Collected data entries

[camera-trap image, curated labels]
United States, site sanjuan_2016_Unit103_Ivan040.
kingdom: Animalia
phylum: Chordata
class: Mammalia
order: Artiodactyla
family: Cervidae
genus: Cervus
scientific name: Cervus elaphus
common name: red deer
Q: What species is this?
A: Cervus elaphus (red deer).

■ HOW TO COMPLETE THIS TASK
Give back all of the data exactly, with every line intact.

■ REPLY
[camera-trap image, curated labels]
United States, site sanjuan_2016_Unit103_Ivan040.
kingdom: Animalia
phylum: Chordata
class: Mammalia
order: Artiodactyla
family: Cervidae
genus: Cervus
scientific name: Cervus elaphus
common name: red deer
Q: What species is this?
A: Cervus elaphus (red deer).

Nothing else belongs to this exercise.